» GIVEN EXERCISE: Beginning at the line containing "How far away is [306,159]", output every line to the end of the data below exactly as it appears.

Excerpts of spatial question data:
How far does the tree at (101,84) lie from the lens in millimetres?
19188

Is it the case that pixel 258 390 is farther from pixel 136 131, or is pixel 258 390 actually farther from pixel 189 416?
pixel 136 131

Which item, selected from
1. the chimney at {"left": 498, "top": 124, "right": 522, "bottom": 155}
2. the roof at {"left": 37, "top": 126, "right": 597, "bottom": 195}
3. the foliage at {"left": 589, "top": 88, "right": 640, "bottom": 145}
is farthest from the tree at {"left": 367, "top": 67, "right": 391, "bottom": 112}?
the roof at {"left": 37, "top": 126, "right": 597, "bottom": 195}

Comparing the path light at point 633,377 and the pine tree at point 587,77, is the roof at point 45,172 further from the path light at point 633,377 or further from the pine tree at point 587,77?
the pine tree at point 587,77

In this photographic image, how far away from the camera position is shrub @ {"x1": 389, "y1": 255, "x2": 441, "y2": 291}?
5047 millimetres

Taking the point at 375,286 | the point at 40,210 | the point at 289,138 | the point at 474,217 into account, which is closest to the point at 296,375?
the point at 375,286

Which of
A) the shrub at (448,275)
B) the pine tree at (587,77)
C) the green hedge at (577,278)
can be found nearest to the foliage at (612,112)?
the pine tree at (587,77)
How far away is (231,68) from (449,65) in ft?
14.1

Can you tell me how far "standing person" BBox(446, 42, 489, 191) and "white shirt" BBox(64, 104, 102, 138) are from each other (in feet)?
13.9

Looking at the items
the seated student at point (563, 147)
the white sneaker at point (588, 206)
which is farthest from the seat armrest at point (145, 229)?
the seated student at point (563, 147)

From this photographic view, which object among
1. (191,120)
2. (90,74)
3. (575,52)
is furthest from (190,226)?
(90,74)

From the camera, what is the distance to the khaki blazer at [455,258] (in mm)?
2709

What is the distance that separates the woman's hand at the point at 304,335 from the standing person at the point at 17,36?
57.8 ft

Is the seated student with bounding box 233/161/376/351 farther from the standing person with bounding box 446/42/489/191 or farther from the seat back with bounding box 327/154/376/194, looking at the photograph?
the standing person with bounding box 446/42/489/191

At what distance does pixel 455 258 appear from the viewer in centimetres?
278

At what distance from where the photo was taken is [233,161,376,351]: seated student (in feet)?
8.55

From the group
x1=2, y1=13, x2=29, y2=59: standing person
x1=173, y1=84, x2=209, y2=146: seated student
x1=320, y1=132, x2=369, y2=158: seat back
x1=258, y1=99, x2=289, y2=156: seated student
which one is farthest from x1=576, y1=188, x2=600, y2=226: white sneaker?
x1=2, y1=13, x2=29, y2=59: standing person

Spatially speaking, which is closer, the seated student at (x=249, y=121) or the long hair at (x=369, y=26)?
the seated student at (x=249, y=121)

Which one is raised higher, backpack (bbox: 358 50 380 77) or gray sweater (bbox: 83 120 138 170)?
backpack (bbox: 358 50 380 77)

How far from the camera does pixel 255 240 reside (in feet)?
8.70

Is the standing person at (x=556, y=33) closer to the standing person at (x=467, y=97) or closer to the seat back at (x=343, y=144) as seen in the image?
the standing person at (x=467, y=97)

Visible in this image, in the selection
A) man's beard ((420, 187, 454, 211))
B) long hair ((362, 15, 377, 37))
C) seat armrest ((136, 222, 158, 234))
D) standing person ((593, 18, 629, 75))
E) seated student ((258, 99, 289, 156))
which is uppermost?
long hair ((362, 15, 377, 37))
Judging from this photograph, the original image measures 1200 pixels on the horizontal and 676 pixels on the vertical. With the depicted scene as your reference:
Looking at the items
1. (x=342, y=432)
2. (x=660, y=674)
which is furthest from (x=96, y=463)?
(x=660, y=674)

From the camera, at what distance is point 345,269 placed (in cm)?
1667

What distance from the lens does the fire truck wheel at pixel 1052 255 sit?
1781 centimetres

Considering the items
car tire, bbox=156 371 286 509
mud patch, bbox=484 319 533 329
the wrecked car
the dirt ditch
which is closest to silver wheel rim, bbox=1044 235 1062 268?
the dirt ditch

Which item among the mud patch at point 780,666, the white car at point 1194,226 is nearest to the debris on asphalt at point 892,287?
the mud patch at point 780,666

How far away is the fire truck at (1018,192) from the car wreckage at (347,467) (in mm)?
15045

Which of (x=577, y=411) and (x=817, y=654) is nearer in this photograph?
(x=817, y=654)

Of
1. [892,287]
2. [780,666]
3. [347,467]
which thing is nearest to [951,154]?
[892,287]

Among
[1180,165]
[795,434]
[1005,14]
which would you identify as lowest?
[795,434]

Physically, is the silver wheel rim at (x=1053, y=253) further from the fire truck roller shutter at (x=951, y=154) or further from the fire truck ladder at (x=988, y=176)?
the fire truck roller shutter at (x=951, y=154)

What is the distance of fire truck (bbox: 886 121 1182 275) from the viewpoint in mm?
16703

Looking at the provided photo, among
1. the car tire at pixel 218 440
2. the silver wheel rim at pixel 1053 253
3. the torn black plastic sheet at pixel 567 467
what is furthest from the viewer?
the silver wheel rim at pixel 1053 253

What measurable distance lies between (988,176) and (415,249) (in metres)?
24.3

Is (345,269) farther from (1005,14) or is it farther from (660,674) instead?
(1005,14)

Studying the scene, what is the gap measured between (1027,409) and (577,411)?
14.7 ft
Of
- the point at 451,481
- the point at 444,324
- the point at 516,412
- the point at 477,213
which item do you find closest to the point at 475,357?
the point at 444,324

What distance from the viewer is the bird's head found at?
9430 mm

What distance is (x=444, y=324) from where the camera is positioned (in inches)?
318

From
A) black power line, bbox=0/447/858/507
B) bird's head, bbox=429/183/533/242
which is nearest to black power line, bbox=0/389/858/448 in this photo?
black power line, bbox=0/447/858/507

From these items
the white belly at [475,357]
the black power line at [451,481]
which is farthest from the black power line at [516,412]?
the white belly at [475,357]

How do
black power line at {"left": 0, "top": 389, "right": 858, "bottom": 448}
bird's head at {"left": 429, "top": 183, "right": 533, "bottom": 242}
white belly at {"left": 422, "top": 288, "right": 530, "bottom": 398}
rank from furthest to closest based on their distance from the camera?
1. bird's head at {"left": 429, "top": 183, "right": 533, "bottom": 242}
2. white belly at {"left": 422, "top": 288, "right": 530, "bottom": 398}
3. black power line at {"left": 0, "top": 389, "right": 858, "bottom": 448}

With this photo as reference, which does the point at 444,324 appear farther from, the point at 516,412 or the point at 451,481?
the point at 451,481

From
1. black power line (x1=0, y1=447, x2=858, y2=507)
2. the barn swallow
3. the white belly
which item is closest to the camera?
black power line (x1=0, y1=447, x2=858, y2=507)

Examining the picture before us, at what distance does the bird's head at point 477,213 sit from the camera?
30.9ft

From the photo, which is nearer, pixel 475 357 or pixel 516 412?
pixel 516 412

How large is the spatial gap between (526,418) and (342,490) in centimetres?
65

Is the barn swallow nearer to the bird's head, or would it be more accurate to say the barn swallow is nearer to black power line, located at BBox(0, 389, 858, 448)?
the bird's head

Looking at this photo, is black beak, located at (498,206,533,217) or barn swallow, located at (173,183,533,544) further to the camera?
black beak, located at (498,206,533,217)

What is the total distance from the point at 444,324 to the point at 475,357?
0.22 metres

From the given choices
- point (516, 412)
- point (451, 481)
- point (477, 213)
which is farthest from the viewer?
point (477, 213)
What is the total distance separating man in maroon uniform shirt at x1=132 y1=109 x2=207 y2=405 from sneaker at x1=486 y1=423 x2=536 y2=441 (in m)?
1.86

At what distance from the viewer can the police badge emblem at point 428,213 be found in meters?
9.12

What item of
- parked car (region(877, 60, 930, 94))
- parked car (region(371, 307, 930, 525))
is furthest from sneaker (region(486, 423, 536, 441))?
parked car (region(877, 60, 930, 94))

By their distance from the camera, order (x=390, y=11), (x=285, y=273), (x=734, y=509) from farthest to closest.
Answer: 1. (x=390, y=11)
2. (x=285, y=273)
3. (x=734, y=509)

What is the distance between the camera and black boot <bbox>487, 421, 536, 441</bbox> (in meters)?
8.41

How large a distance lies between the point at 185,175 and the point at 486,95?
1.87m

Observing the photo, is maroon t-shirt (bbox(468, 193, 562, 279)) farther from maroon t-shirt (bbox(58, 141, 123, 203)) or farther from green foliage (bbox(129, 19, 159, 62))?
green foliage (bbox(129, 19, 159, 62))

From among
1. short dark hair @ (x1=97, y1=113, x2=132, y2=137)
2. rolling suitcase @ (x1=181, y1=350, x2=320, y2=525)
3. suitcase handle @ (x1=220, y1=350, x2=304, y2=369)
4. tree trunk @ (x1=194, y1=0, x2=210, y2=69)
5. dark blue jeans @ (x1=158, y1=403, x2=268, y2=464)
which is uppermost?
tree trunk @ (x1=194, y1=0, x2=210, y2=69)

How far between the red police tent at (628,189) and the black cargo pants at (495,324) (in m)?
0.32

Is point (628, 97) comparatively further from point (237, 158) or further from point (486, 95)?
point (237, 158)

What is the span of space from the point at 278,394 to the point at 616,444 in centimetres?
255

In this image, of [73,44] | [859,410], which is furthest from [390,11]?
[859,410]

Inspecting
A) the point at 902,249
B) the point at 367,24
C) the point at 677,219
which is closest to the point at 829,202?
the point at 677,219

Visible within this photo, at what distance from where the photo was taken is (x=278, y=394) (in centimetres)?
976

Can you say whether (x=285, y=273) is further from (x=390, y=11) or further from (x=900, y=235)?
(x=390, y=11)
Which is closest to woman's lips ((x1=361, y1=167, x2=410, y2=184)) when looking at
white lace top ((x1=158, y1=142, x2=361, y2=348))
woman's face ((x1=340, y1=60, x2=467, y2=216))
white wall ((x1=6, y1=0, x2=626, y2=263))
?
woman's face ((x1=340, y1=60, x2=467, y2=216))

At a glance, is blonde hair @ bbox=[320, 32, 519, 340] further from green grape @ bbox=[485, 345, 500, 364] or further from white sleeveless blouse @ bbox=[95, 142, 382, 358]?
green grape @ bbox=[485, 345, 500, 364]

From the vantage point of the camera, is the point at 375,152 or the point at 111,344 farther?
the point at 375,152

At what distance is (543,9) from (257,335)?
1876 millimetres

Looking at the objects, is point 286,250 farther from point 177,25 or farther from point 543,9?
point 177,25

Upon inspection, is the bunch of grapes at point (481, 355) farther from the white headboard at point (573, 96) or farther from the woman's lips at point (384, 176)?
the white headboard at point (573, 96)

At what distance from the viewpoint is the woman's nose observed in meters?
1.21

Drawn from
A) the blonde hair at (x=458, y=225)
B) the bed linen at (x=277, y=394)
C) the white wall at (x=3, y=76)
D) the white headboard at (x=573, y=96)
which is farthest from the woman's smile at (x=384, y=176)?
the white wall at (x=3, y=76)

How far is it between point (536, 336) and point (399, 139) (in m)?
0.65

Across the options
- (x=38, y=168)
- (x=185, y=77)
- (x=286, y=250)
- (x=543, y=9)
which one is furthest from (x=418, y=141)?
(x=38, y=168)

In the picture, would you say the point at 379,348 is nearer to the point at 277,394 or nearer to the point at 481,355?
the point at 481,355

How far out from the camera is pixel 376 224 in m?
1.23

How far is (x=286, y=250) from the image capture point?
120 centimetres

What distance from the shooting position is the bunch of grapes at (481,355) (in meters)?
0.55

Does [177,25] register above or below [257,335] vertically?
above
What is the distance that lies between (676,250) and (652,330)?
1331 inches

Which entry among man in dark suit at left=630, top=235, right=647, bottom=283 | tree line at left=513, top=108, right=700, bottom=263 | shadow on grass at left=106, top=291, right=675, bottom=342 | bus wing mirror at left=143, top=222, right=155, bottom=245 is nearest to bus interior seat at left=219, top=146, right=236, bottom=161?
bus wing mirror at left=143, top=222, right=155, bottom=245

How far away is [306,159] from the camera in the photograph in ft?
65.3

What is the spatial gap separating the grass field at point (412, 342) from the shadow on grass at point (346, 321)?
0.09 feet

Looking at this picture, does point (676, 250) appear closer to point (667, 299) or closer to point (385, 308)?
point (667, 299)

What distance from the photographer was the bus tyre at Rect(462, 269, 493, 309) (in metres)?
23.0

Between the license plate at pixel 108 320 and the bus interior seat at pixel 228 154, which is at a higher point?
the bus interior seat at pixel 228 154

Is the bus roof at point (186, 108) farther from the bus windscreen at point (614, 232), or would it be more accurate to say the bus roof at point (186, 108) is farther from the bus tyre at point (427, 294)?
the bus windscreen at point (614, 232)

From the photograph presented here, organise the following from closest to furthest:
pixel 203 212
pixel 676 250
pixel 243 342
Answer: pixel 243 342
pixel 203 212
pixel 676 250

» IN RESPONSE:
How far away is [306,159] from the camera in the photograph in ft?
65.3

What is the spatial gap separating the grass field at point (412, 342) from the shadow on grass at point (346, 321)?
0.09 feet

Looking at this picture, does point (676, 250) appear closer to point (667, 299) or closer to point (385, 308)?
point (667, 299)

What distance from the photographer was the bus tyre at Rect(462, 269, 493, 309) (in metres)?
23.0

Between the license plate at pixel 108 320 and the bus interior seat at pixel 228 154, which is at a higher point?
the bus interior seat at pixel 228 154

Is the bus roof at point (186, 108) farther from the bus windscreen at point (614, 232), or would it be more accurate to say the bus roof at point (186, 108) is farther from the bus tyre at point (427, 294)?
the bus windscreen at point (614, 232)

From the photograph presented here, organise the following from closest to furthest:
pixel 203 212
pixel 676 250
pixel 243 342
Answer: pixel 243 342
pixel 203 212
pixel 676 250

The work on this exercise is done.